**Exercise prompt:**
Verbatim output of all the material below is required.

**Data for this task:**
☆ ☆ ☆ ☆
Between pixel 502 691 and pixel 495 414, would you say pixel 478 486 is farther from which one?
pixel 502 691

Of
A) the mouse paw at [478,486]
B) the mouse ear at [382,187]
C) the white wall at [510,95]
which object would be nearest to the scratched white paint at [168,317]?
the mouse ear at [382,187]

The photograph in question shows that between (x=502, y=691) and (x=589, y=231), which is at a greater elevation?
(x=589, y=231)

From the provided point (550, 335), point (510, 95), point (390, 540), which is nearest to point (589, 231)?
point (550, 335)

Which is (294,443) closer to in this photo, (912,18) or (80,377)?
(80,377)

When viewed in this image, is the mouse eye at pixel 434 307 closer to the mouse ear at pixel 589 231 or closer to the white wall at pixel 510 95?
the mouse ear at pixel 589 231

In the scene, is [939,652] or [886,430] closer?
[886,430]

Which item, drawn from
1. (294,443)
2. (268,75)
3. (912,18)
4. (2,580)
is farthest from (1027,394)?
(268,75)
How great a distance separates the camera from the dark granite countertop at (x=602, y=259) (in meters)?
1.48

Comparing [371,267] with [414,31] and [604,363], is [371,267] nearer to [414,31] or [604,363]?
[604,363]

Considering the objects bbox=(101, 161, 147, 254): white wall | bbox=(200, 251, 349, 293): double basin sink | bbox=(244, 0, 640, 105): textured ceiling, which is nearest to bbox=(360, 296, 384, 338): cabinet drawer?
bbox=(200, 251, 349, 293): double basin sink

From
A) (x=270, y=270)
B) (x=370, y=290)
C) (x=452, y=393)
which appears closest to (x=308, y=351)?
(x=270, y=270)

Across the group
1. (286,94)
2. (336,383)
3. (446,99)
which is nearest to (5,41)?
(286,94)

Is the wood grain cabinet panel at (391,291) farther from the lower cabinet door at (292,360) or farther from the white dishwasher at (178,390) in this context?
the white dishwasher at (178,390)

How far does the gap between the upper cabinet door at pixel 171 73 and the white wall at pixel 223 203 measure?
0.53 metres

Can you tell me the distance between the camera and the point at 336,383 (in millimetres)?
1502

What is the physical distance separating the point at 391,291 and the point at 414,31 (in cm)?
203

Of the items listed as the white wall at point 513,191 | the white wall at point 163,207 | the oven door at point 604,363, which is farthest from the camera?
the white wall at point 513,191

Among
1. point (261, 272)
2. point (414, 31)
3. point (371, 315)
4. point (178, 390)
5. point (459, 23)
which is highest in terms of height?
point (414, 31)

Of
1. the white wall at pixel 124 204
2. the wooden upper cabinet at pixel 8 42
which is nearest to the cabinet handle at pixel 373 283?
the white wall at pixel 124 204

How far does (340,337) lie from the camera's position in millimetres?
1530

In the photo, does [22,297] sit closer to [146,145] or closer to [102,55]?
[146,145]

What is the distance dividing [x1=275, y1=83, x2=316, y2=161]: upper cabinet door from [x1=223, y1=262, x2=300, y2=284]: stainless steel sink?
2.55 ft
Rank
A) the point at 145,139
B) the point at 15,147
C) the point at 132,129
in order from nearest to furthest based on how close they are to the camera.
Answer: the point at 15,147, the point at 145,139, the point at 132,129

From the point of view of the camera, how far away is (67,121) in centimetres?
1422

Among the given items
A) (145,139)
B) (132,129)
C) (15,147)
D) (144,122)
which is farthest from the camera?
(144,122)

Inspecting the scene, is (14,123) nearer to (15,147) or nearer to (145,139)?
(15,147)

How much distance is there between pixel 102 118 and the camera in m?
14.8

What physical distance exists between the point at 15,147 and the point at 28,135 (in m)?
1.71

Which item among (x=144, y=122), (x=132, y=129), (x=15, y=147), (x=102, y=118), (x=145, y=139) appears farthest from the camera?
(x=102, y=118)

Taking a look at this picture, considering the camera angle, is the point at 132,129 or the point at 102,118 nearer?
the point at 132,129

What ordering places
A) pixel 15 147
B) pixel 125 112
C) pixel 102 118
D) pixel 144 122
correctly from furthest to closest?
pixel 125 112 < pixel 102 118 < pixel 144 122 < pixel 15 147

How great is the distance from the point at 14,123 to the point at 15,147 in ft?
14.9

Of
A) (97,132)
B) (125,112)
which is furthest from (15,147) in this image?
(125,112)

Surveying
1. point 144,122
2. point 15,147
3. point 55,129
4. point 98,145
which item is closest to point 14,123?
☆ ☆ ☆ ☆
**Task output:**
Between pixel 502 691 and pixel 495 414, would you say pixel 478 486 is farther from which one?
pixel 502 691

Of
A) the mouse paw at [478,486]
B) the mouse ear at [382,187]
C) the white wall at [510,95]
which object would be nearest to the scratched white paint at [168,317]?
the mouse ear at [382,187]

The photograph in question shows that between (x=502, y=691) and (x=589, y=231), which is at a greater elevation?
(x=589, y=231)

From the provided point (550, 335), point (510, 95), point (390, 540), which is nearest to point (589, 231)?
point (550, 335)

Which is (294,443) closer to in this photo, (912,18) or (80,377)?
(80,377)

When viewed in this image, is the mouse eye at pixel 434 307 closer to the mouse ear at pixel 589 231 or closer to the white wall at pixel 510 95?
the mouse ear at pixel 589 231

In the scene, is [939,652] or [886,430] closer?
[886,430]

Which item, drawn from
1. (294,443)
2. (268,75)
3. (912,18)
4. (2,580)
is farthest from (1027,394)?
(268,75)
How great a distance separates the camera from the dark granite countertop at (x=602, y=259) (in meters)?
1.48

Comparing [371,267] with [414,31] and [604,363], is [371,267] nearer to [414,31] or [604,363]?
[604,363]

Considering the objects bbox=(101, 161, 147, 254): white wall | bbox=(200, 251, 349, 293): double basin sink | bbox=(244, 0, 640, 105): textured ceiling, which is nearest to bbox=(360, 296, 384, 338): cabinet drawer?
bbox=(200, 251, 349, 293): double basin sink

From
A) (x=270, y=270)
B) (x=370, y=290)
C) (x=452, y=393)
which appears closest to (x=308, y=351)?
(x=270, y=270)

Across the group
1. (286,94)
2. (336,383)
3. (446,99)
which is nearest to (5,41)?
(286,94)

Is the wood grain cabinet panel at (391,291) farther from the lower cabinet door at (292,360) or farther from the white dishwasher at (178,390) in this context?
the white dishwasher at (178,390)

How far does the gap between the upper cabinet door at pixel 171 73 and the white wall at pixel 223 203 measure?
0.53 metres

Can you tell me the distance between the camera and the point at 336,383 (in millimetres)?
1502

What is the physical distance separating the point at 391,291 and the point at 414,31 (in cm)?
203

Of the items listed as the white wall at point 513,191 | the white wall at point 163,207 | the oven door at point 604,363, which is farthest from the camera?
the white wall at point 513,191

Among
1. point (261, 272)
2. point (414, 31)
3. point (371, 315)
4. point (178, 390)
5. point (459, 23)
which is highest in terms of height?
point (414, 31)

Of
1. the white wall at pixel 124 204
2. the wooden upper cabinet at pixel 8 42
which is nearest to the cabinet handle at pixel 373 283?
the white wall at pixel 124 204

How far does (340,337) lie from the camera's position in millimetres?
1530

In the photo, does [22,297] sit closer to [146,145] or closer to [102,55]?
[146,145]

What is the distance dividing [x1=275, y1=83, x2=316, y2=161]: upper cabinet door from [x1=223, y1=262, x2=300, y2=284]: stainless steel sink?
2.55 ft
Rank
A) the point at 145,139
B) the point at 15,147
C) the point at 132,129
in order from nearest to furthest based on how close they are to the camera.
Answer: the point at 15,147, the point at 145,139, the point at 132,129

From the point of view of the camera, how far away is (67,121) in centimetres?
1422

Among the given items
A) (145,139)
B) (132,129)
C) (15,147)
D) (144,122)
which is farthest from the camera?
(144,122)

Inspecting the scene, is (14,123) nearer to (15,147) or nearer to (145,139)?
(15,147)

How much distance is there between pixel 102 118 and the camera in m?
14.8

What physical distance exists between the point at 15,147 and the point at 28,135 (in m)?
1.71

Which item among (x=144, y=122), (x=132, y=129), (x=15, y=147), (x=102, y=118), (x=145, y=139) appears farthest from the camera?
(x=102, y=118)

Taking a look at this picture, considering the camera angle, is the point at 132,129 or the point at 102,118 nearer?
the point at 132,129

What ordering places
A) pixel 15 147
B) pixel 125 112
C) pixel 102 118
D) pixel 144 122
correctly from furthest to closest?
pixel 125 112 < pixel 102 118 < pixel 144 122 < pixel 15 147

How great is the distance from the point at 14,123 to the point at 15,147 in ft?
14.9

Of
A) (97,132)
B) (125,112)
which is furthest from (15,147) in this image?
(125,112)

Surveying
1. point 144,122
2. point 15,147
3. point 55,129
4. point 98,145
which item is closest to point 14,123?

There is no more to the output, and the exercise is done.